June 21, 2017@3.23


Many people would love to be able to afford to buy in a specific location but at this stage in their lives, they just cannot afford it.

So they just go along with the standard method which is to try and buy into a location for the family home.
Then pay off as much as their mortgage as quickly as they can and try and use some of the equity to buy their first investment property.

Thats the way our parents taught us to get ahead in life and create wealth.
But is their a way that might be possibly better ?

We believe there is !
Its called rentvesting.

No, there is no hip acronym.
For example, about 16 years ago  Mark Smithton was about to purchase a house that he wanted, which was located in St Ives just out of Sydney.
It was a great location, close to the beaches and the city etc but the slight problem was, he could not afford it at the moment.

So, as a form of compromise, he purchased an apartment in Bondi and rented in st Ives with a friend to lower costs.

This investing strategy is called reinvesting.

And it allows first home buyers a way to get into the surging property market by buying a place within their budget and leasing it to tenants whilst renting in their desired suburb.

It has its good and bad sides of course.

A range of considerations includes the tax treatment of the properties and the costs involved constrained within a buyer’s individual situation.

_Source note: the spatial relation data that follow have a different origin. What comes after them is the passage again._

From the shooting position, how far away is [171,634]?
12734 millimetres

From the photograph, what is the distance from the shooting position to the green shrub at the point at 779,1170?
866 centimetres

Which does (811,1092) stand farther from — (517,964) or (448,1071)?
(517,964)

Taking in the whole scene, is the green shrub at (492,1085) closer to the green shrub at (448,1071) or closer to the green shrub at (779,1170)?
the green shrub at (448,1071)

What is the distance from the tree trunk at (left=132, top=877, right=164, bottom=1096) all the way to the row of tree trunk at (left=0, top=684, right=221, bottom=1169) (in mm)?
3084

Many people love the flexibility of rentvesting and when consumers are careful it sure does work as a long term paradigm

That way a buyer stays in the suburb they prefer to live in – perhaps closer to where they grew up, or near their friends and place of work.

By renting with a flatmate Mark said he lowered his costs which helped him budget for his long term goals.
He also said that “Renting gives you options over your lifestyle changes.”

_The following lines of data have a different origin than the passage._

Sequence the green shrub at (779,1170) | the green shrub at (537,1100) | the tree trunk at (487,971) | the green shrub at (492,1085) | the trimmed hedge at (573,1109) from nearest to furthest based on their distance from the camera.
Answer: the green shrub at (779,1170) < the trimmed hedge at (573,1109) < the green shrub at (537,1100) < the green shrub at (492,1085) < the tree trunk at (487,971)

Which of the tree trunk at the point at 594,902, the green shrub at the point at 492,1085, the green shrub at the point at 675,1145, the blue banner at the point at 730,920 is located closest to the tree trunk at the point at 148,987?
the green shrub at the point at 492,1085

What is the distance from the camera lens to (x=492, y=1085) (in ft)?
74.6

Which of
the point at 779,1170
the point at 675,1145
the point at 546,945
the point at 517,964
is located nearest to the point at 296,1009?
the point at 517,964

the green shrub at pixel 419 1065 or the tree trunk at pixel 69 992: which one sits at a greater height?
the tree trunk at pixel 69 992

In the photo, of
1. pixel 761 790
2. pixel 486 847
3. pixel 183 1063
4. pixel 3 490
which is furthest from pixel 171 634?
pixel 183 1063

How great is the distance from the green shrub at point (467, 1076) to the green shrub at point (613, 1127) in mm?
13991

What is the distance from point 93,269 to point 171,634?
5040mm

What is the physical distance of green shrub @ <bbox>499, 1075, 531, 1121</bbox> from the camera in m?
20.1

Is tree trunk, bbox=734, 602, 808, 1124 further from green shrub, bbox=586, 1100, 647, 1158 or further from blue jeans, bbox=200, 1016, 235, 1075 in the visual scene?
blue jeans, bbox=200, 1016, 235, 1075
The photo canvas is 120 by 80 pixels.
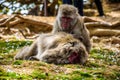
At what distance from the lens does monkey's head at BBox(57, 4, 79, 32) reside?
9.79 meters

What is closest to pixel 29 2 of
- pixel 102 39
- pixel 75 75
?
pixel 102 39

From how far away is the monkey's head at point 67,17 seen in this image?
9.79 m

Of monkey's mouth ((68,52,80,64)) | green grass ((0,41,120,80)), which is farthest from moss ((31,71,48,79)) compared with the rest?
monkey's mouth ((68,52,80,64))

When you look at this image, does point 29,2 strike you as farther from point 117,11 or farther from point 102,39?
point 102,39

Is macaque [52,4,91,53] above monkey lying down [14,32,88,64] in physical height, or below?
above

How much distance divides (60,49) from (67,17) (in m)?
0.86

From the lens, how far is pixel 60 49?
371 inches

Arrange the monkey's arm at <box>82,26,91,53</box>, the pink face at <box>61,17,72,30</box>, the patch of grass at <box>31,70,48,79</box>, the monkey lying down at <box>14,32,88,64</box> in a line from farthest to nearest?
the monkey's arm at <box>82,26,91,53</box> → the pink face at <box>61,17,72,30</box> → the monkey lying down at <box>14,32,88,64</box> → the patch of grass at <box>31,70,48,79</box>

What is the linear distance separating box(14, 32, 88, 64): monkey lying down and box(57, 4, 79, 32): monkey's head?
223mm

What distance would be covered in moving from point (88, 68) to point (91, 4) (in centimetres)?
2198

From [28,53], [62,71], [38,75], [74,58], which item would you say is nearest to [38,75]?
[38,75]

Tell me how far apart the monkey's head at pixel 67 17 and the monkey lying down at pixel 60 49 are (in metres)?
0.22

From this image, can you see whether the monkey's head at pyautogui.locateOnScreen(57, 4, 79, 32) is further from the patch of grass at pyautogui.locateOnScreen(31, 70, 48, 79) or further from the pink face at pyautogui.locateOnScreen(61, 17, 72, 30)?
the patch of grass at pyautogui.locateOnScreen(31, 70, 48, 79)

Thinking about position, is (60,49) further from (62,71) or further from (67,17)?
(62,71)
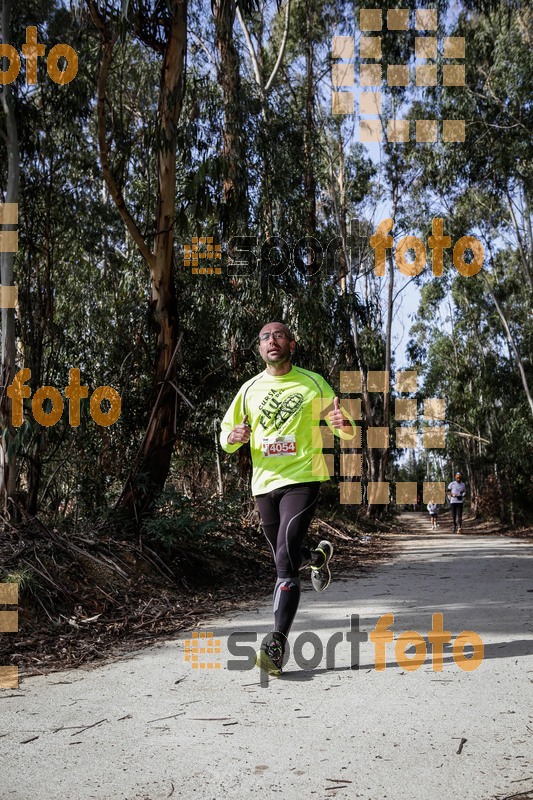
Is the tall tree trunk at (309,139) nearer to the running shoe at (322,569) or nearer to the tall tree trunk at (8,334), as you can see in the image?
the tall tree trunk at (8,334)

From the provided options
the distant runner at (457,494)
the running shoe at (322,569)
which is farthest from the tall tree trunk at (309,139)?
the distant runner at (457,494)

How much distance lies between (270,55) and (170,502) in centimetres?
1386

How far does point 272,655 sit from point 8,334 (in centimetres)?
446

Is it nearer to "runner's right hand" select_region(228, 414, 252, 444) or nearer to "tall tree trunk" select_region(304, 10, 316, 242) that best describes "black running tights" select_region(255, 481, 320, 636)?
"runner's right hand" select_region(228, 414, 252, 444)

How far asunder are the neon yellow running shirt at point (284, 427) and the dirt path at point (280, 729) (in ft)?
3.53

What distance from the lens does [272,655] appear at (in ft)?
13.5

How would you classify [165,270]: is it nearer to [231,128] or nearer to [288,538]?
[231,128]

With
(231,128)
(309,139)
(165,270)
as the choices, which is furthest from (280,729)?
(309,139)

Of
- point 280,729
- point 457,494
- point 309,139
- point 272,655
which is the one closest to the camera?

Another facet is that it’s cheaper to move as a renter than an owner, given all the transaction costs involved in selling one property and buying somewhere else.

If the consumer has been duly diligent it can be possible to get a tax benefit on the investment property if it is of course negatively geared.

Or, put another way if the rental income you receive is less than the interest and other expenses you have to pay, you are now making an investment loss, which can be used to reduce your taxable income if done wisely.

But like many things it is very important to make a wise choice when selecting an investment property, Mark said.

Mark also said from his perspective he was always on the lookout for a house(not a home) that’s clean and has good light, off-street parking, a balcony or courtyard, and air conditioning or heating.

Don’t choose somewhere noisy, such as right next to a train line, and avoid apartment blocks with a swimming pool and gym as these can push up the body corporate fees.

Rentvesting can surely look very attractive for someone whose lifestyle is important to them, but the old capital gains tax can raise its ugly head.

This can have a large effect on the profit margins you are working with says buyer’s agent Peter Wilson , managing director and new licensee in charge of Wilson Associates.

When a buyer decided to sell their investment property for more than they paid for it, they will pay tax at their marginal rate on the gain.

But, if a buyer holds the asset for more than 12 months, they are now taxed on only half the gain which is fantastic.

Luckily for us, the old family home is exempt at this stage from capital gains tax when it is sold, he points out.

for Investors looking to build wealth over the long term, Mr Wilson has some very frank advice on the new rentvesting methodology.

“It’s often a slang term for spending money on a flashy lifestyle.In the meantime; it’s not a pathway to wealth creation in every case.”

He continued also with “try and live in a nice owner-occupied home that may not be as flashy but at the very least offers decent capital growth potential and now you can pay off your mortgage quickly as you like.”

And watch where your money is going.
“Paying rent is also paying someone else’s mortgage and that’s what we call dead money,”
Mr Wilson says. “Interest on your home is not necessarily dead because when you sell that home you’re going to make more than the interest.”

As Sydney property prices keep on rising, there have been many requests for federal changes to both negative gearing and capital gains tax to reduce investor demand.
This has come from the greens and Labour.

Historically the Liberal Coalition government has been reluctant to alienate its support base with anything like an extensive reform to these taxes.

Mr Wilson now encourages clients to think abut their “Plan B” type scenario which is that Labor might win the next election and then tries to implement its new policy of limiting negative gearing to only new housing and reducing the capital gains tax threshold.

“Run that scenario and just make sure you can cover all your borrowings,” he suggests. “If you think the Libs are never going to get lose in the near future  then don’t give it a moment’s thought.”